What’s really cool is that once the system is trained on a new liquid, any existing sensor can be easily “rewired” to detect it simply by changing the machine learning system’s parameters. While other electrochemical sensors require you physically swap out the recognition element, the Hypertaste just needs a quick software update. Hypertaste’s sensors can also work in concert with one another, sharing information on new liquids that they encounter. That feature, along with the cloud based functions, require a network or data connection to use but the analysis itself can be done locally on the mobile app. That way, no matter how remote the work site, researchers will still have access to immediate results, Ruch explained.

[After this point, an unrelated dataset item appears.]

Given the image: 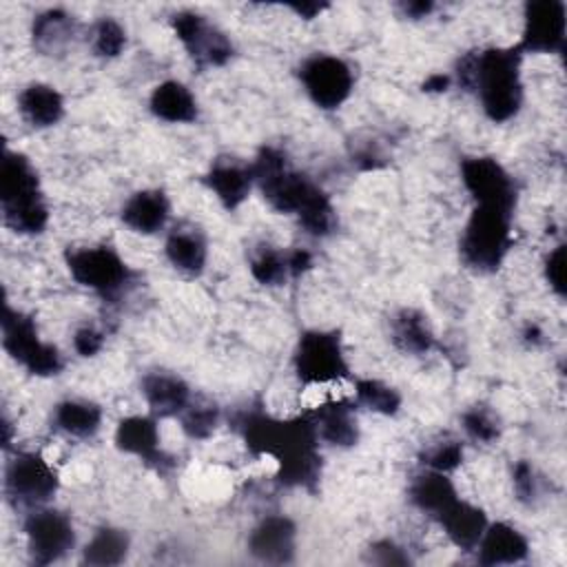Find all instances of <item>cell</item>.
Segmentation results:
<instances>
[{"mask_svg":"<svg viewBox=\"0 0 567 567\" xmlns=\"http://www.w3.org/2000/svg\"><path fill=\"white\" fill-rule=\"evenodd\" d=\"M235 423L252 454H266L277 461L284 485L315 489L321 474V456L319 436L308 412L284 421L261 410H244Z\"/></svg>","mask_w":567,"mask_h":567,"instance_id":"obj_1","label":"cell"},{"mask_svg":"<svg viewBox=\"0 0 567 567\" xmlns=\"http://www.w3.org/2000/svg\"><path fill=\"white\" fill-rule=\"evenodd\" d=\"M518 47L483 49L461 58L456 75L461 86L476 91L485 115L492 122L512 120L523 104Z\"/></svg>","mask_w":567,"mask_h":567,"instance_id":"obj_2","label":"cell"},{"mask_svg":"<svg viewBox=\"0 0 567 567\" xmlns=\"http://www.w3.org/2000/svg\"><path fill=\"white\" fill-rule=\"evenodd\" d=\"M0 210L4 226L20 235H40L49 221L35 168L22 153L9 148L0 159Z\"/></svg>","mask_w":567,"mask_h":567,"instance_id":"obj_3","label":"cell"},{"mask_svg":"<svg viewBox=\"0 0 567 567\" xmlns=\"http://www.w3.org/2000/svg\"><path fill=\"white\" fill-rule=\"evenodd\" d=\"M512 213L498 206H474L463 235L461 259L476 272H494L512 246Z\"/></svg>","mask_w":567,"mask_h":567,"instance_id":"obj_4","label":"cell"},{"mask_svg":"<svg viewBox=\"0 0 567 567\" xmlns=\"http://www.w3.org/2000/svg\"><path fill=\"white\" fill-rule=\"evenodd\" d=\"M252 182H257L264 199L277 213L299 215L315 197L323 190L310 182L306 175L292 171L286 162V155L279 148L264 146L255 162L250 164Z\"/></svg>","mask_w":567,"mask_h":567,"instance_id":"obj_5","label":"cell"},{"mask_svg":"<svg viewBox=\"0 0 567 567\" xmlns=\"http://www.w3.org/2000/svg\"><path fill=\"white\" fill-rule=\"evenodd\" d=\"M2 348L16 363L35 377H53L64 365L60 350L38 337L33 319L13 310L9 303H4L2 312Z\"/></svg>","mask_w":567,"mask_h":567,"instance_id":"obj_6","label":"cell"},{"mask_svg":"<svg viewBox=\"0 0 567 567\" xmlns=\"http://www.w3.org/2000/svg\"><path fill=\"white\" fill-rule=\"evenodd\" d=\"M71 277L104 297L122 292L131 284V268L124 259L109 246H86L71 248L64 255Z\"/></svg>","mask_w":567,"mask_h":567,"instance_id":"obj_7","label":"cell"},{"mask_svg":"<svg viewBox=\"0 0 567 567\" xmlns=\"http://www.w3.org/2000/svg\"><path fill=\"white\" fill-rule=\"evenodd\" d=\"M60 487L58 472L38 452H16L4 467V494L18 507H40Z\"/></svg>","mask_w":567,"mask_h":567,"instance_id":"obj_8","label":"cell"},{"mask_svg":"<svg viewBox=\"0 0 567 567\" xmlns=\"http://www.w3.org/2000/svg\"><path fill=\"white\" fill-rule=\"evenodd\" d=\"M295 372L303 383H330L348 377L341 337L334 330H308L295 348Z\"/></svg>","mask_w":567,"mask_h":567,"instance_id":"obj_9","label":"cell"},{"mask_svg":"<svg viewBox=\"0 0 567 567\" xmlns=\"http://www.w3.org/2000/svg\"><path fill=\"white\" fill-rule=\"evenodd\" d=\"M299 78L308 97L326 111L339 109L354 86V75L348 62L326 53L308 58L299 69Z\"/></svg>","mask_w":567,"mask_h":567,"instance_id":"obj_10","label":"cell"},{"mask_svg":"<svg viewBox=\"0 0 567 567\" xmlns=\"http://www.w3.org/2000/svg\"><path fill=\"white\" fill-rule=\"evenodd\" d=\"M24 536L35 565H51L75 545L73 523L58 509L35 507L24 520Z\"/></svg>","mask_w":567,"mask_h":567,"instance_id":"obj_11","label":"cell"},{"mask_svg":"<svg viewBox=\"0 0 567 567\" xmlns=\"http://www.w3.org/2000/svg\"><path fill=\"white\" fill-rule=\"evenodd\" d=\"M461 179L476 206H498L514 210L516 184L512 175L494 157H465L461 162Z\"/></svg>","mask_w":567,"mask_h":567,"instance_id":"obj_12","label":"cell"},{"mask_svg":"<svg viewBox=\"0 0 567 567\" xmlns=\"http://www.w3.org/2000/svg\"><path fill=\"white\" fill-rule=\"evenodd\" d=\"M173 29L199 69L221 66L233 55V42L226 38V33L210 27L206 18L195 11L175 13Z\"/></svg>","mask_w":567,"mask_h":567,"instance_id":"obj_13","label":"cell"},{"mask_svg":"<svg viewBox=\"0 0 567 567\" xmlns=\"http://www.w3.org/2000/svg\"><path fill=\"white\" fill-rule=\"evenodd\" d=\"M565 2L560 0H536L525 4V27L520 51L554 53L563 51L565 44Z\"/></svg>","mask_w":567,"mask_h":567,"instance_id":"obj_14","label":"cell"},{"mask_svg":"<svg viewBox=\"0 0 567 567\" xmlns=\"http://www.w3.org/2000/svg\"><path fill=\"white\" fill-rule=\"evenodd\" d=\"M297 545V527L288 516H266L248 536V551L272 565L290 563Z\"/></svg>","mask_w":567,"mask_h":567,"instance_id":"obj_15","label":"cell"},{"mask_svg":"<svg viewBox=\"0 0 567 567\" xmlns=\"http://www.w3.org/2000/svg\"><path fill=\"white\" fill-rule=\"evenodd\" d=\"M115 445L117 450L140 456L148 465H155L157 470L171 467L173 458L166 456L159 447V432L153 416H126L117 423L115 430Z\"/></svg>","mask_w":567,"mask_h":567,"instance_id":"obj_16","label":"cell"},{"mask_svg":"<svg viewBox=\"0 0 567 567\" xmlns=\"http://www.w3.org/2000/svg\"><path fill=\"white\" fill-rule=\"evenodd\" d=\"M164 252L177 272L186 277H197L206 266L208 244L204 233L197 226L177 224L166 237Z\"/></svg>","mask_w":567,"mask_h":567,"instance_id":"obj_17","label":"cell"},{"mask_svg":"<svg viewBox=\"0 0 567 567\" xmlns=\"http://www.w3.org/2000/svg\"><path fill=\"white\" fill-rule=\"evenodd\" d=\"M142 394L155 416H179L190 403V388L173 372L155 370L142 377Z\"/></svg>","mask_w":567,"mask_h":567,"instance_id":"obj_18","label":"cell"},{"mask_svg":"<svg viewBox=\"0 0 567 567\" xmlns=\"http://www.w3.org/2000/svg\"><path fill=\"white\" fill-rule=\"evenodd\" d=\"M476 549L481 565H514L525 560L529 545L514 525L487 523Z\"/></svg>","mask_w":567,"mask_h":567,"instance_id":"obj_19","label":"cell"},{"mask_svg":"<svg viewBox=\"0 0 567 567\" xmlns=\"http://www.w3.org/2000/svg\"><path fill=\"white\" fill-rule=\"evenodd\" d=\"M317 436L334 447H352L359 441V423L354 408L348 401H328L308 412Z\"/></svg>","mask_w":567,"mask_h":567,"instance_id":"obj_20","label":"cell"},{"mask_svg":"<svg viewBox=\"0 0 567 567\" xmlns=\"http://www.w3.org/2000/svg\"><path fill=\"white\" fill-rule=\"evenodd\" d=\"M171 213L168 197L164 190L146 188L133 193L122 206V221L140 235H153L164 228Z\"/></svg>","mask_w":567,"mask_h":567,"instance_id":"obj_21","label":"cell"},{"mask_svg":"<svg viewBox=\"0 0 567 567\" xmlns=\"http://www.w3.org/2000/svg\"><path fill=\"white\" fill-rule=\"evenodd\" d=\"M436 520L445 529L447 538L463 551L476 549V545L487 527L485 512L467 501H461V498H456Z\"/></svg>","mask_w":567,"mask_h":567,"instance_id":"obj_22","label":"cell"},{"mask_svg":"<svg viewBox=\"0 0 567 567\" xmlns=\"http://www.w3.org/2000/svg\"><path fill=\"white\" fill-rule=\"evenodd\" d=\"M18 111L33 128H49L62 120L64 100L51 84L31 82L18 93Z\"/></svg>","mask_w":567,"mask_h":567,"instance_id":"obj_23","label":"cell"},{"mask_svg":"<svg viewBox=\"0 0 567 567\" xmlns=\"http://www.w3.org/2000/svg\"><path fill=\"white\" fill-rule=\"evenodd\" d=\"M151 111L155 117L171 124H188L197 120V100L190 89L177 80L157 84L151 93Z\"/></svg>","mask_w":567,"mask_h":567,"instance_id":"obj_24","label":"cell"},{"mask_svg":"<svg viewBox=\"0 0 567 567\" xmlns=\"http://www.w3.org/2000/svg\"><path fill=\"white\" fill-rule=\"evenodd\" d=\"M206 184L224 204V208L233 210L248 197L252 173L250 166H241L233 159H217L206 175Z\"/></svg>","mask_w":567,"mask_h":567,"instance_id":"obj_25","label":"cell"},{"mask_svg":"<svg viewBox=\"0 0 567 567\" xmlns=\"http://www.w3.org/2000/svg\"><path fill=\"white\" fill-rule=\"evenodd\" d=\"M392 343L405 354H425L434 346V332L427 315L414 308H401L390 319Z\"/></svg>","mask_w":567,"mask_h":567,"instance_id":"obj_26","label":"cell"},{"mask_svg":"<svg viewBox=\"0 0 567 567\" xmlns=\"http://www.w3.org/2000/svg\"><path fill=\"white\" fill-rule=\"evenodd\" d=\"M73 38H75V20L71 13L62 9H47L33 20L31 40L42 55L64 53V49L73 42Z\"/></svg>","mask_w":567,"mask_h":567,"instance_id":"obj_27","label":"cell"},{"mask_svg":"<svg viewBox=\"0 0 567 567\" xmlns=\"http://www.w3.org/2000/svg\"><path fill=\"white\" fill-rule=\"evenodd\" d=\"M456 498V487L445 472L427 470L425 474H419L410 485V501L432 518H439Z\"/></svg>","mask_w":567,"mask_h":567,"instance_id":"obj_28","label":"cell"},{"mask_svg":"<svg viewBox=\"0 0 567 567\" xmlns=\"http://www.w3.org/2000/svg\"><path fill=\"white\" fill-rule=\"evenodd\" d=\"M53 423L69 436L75 439H91L102 423L100 405L82 399H66L60 401L53 410Z\"/></svg>","mask_w":567,"mask_h":567,"instance_id":"obj_29","label":"cell"},{"mask_svg":"<svg viewBox=\"0 0 567 567\" xmlns=\"http://www.w3.org/2000/svg\"><path fill=\"white\" fill-rule=\"evenodd\" d=\"M128 534L117 527H100L82 549V563L95 567L120 565L128 554Z\"/></svg>","mask_w":567,"mask_h":567,"instance_id":"obj_30","label":"cell"},{"mask_svg":"<svg viewBox=\"0 0 567 567\" xmlns=\"http://www.w3.org/2000/svg\"><path fill=\"white\" fill-rule=\"evenodd\" d=\"M354 394L361 405L385 416L396 414V410L401 408V394L392 385L377 379H359Z\"/></svg>","mask_w":567,"mask_h":567,"instance_id":"obj_31","label":"cell"},{"mask_svg":"<svg viewBox=\"0 0 567 567\" xmlns=\"http://www.w3.org/2000/svg\"><path fill=\"white\" fill-rule=\"evenodd\" d=\"M182 430L190 439H208L219 423V408L208 401H193L179 414Z\"/></svg>","mask_w":567,"mask_h":567,"instance_id":"obj_32","label":"cell"},{"mask_svg":"<svg viewBox=\"0 0 567 567\" xmlns=\"http://www.w3.org/2000/svg\"><path fill=\"white\" fill-rule=\"evenodd\" d=\"M250 272L264 286H279L290 275L286 252H279L270 246L255 250L250 257Z\"/></svg>","mask_w":567,"mask_h":567,"instance_id":"obj_33","label":"cell"},{"mask_svg":"<svg viewBox=\"0 0 567 567\" xmlns=\"http://www.w3.org/2000/svg\"><path fill=\"white\" fill-rule=\"evenodd\" d=\"M126 47V31L115 18H102L91 29V49L100 58H115Z\"/></svg>","mask_w":567,"mask_h":567,"instance_id":"obj_34","label":"cell"},{"mask_svg":"<svg viewBox=\"0 0 567 567\" xmlns=\"http://www.w3.org/2000/svg\"><path fill=\"white\" fill-rule=\"evenodd\" d=\"M463 461V445L454 439H445V441H439V443H432L423 450L421 454V463L427 467V470H434V472H452L461 465Z\"/></svg>","mask_w":567,"mask_h":567,"instance_id":"obj_35","label":"cell"},{"mask_svg":"<svg viewBox=\"0 0 567 567\" xmlns=\"http://www.w3.org/2000/svg\"><path fill=\"white\" fill-rule=\"evenodd\" d=\"M463 430L467 432L470 439L478 443H492L501 434L496 416L483 405H474L467 412H463Z\"/></svg>","mask_w":567,"mask_h":567,"instance_id":"obj_36","label":"cell"},{"mask_svg":"<svg viewBox=\"0 0 567 567\" xmlns=\"http://www.w3.org/2000/svg\"><path fill=\"white\" fill-rule=\"evenodd\" d=\"M368 560L377 565H410V556L392 540H379L368 549Z\"/></svg>","mask_w":567,"mask_h":567,"instance_id":"obj_37","label":"cell"},{"mask_svg":"<svg viewBox=\"0 0 567 567\" xmlns=\"http://www.w3.org/2000/svg\"><path fill=\"white\" fill-rule=\"evenodd\" d=\"M545 279L549 286L558 292L565 295V246H556L547 259H545Z\"/></svg>","mask_w":567,"mask_h":567,"instance_id":"obj_38","label":"cell"},{"mask_svg":"<svg viewBox=\"0 0 567 567\" xmlns=\"http://www.w3.org/2000/svg\"><path fill=\"white\" fill-rule=\"evenodd\" d=\"M514 492L520 501H532L538 494V478L527 461H520L514 467Z\"/></svg>","mask_w":567,"mask_h":567,"instance_id":"obj_39","label":"cell"},{"mask_svg":"<svg viewBox=\"0 0 567 567\" xmlns=\"http://www.w3.org/2000/svg\"><path fill=\"white\" fill-rule=\"evenodd\" d=\"M102 346H104V334L93 326H84L73 334V348L80 357H93L102 350Z\"/></svg>","mask_w":567,"mask_h":567,"instance_id":"obj_40","label":"cell"},{"mask_svg":"<svg viewBox=\"0 0 567 567\" xmlns=\"http://www.w3.org/2000/svg\"><path fill=\"white\" fill-rule=\"evenodd\" d=\"M286 264H288V272L292 277H299L312 268V255L303 248H295V250L286 252Z\"/></svg>","mask_w":567,"mask_h":567,"instance_id":"obj_41","label":"cell"},{"mask_svg":"<svg viewBox=\"0 0 567 567\" xmlns=\"http://www.w3.org/2000/svg\"><path fill=\"white\" fill-rule=\"evenodd\" d=\"M447 86H450V75H445V73H432L423 82L425 93H443V91H447Z\"/></svg>","mask_w":567,"mask_h":567,"instance_id":"obj_42","label":"cell"},{"mask_svg":"<svg viewBox=\"0 0 567 567\" xmlns=\"http://www.w3.org/2000/svg\"><path fill=\"white\" fill-rule=\"evenodd\" d=\"M290 9L295 11V13H299L301 18H306V20H310V18H315L317 13H321L323 9H328V4H321V2H295V4H290Z\"/></svg>","mask_w":567,"mask_h":567,"instance_id":"obj_43","label":"cell"},{"mask_svg":"<svg viewBox=\"0 0 567 567\" xmlns=\"http://www.w3.org/2000/svg\"><path fill=\"white\" fill-rule=\"evenodd\" d=\"M401 7L405 11V16H410V18H425L434 9L432 2H423V0H419V2H403Z\"/></svg>","mask_w":567,"mask_h":567,"instance_id":"obj_44","label":"cell"},{"mask_svg":"<svg viewBox=\"0 0 567 567\" xmlns=\"http://www.w3.org/2000/svg\"><path fill=\"white\" fill-rule=\"evenodd\" d=\"M525 339H527V341H538V339H540V330H538L536 326H529V328L525 330Z\"/></svg>","mask_w":567,"mask_h":567,"instance_id":"obj_45","label":"cell"}]
</instances>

The Hypertaste isn’t the only e-tongue currently in development. Palo Alto-based Aromyx released its disposable biosensor, the EssenceChip, in 2017 for commercial use. In 2016, a team of inorganic chemists from the University of Valladolid in Spain developed a similar sensor capable of correctly identifying various types of lager with 100 percent accuracy and nearly a dozen manufacturers of mass-produced Chinese food products have adopted taste-testing robots over the same period to ensure their wares are suitably “authentic.”
There are numerous commercial applications for electrochemical sensors beyond ensuring that products taste like they should. Ruch points to the pharmaceutical industry, where these sensors might look for counterfeit drugs, even those masked by the addition of specific analytes used to fool less sensitive tests, as well as accelerate clinical testing by “matching the individual responses of patients to a treatment with information on their personal metabolomes,” according to a recent IBM blog post. It’s also applicable to more mundane tasks like ensuring food safety and water purity. The Hypertaste could even be used in the life sciences to, say, generate a snapshot of a person’s health based on the metabolites present in their urine. Unfortunately, IBM does not yet have a timetable for when the Hypertaste will be ready to officially get its sensors wet. Before that happens, IBM must expand its fingerprint database in both size and scope to account for a wider range of identifiable chemical compounds.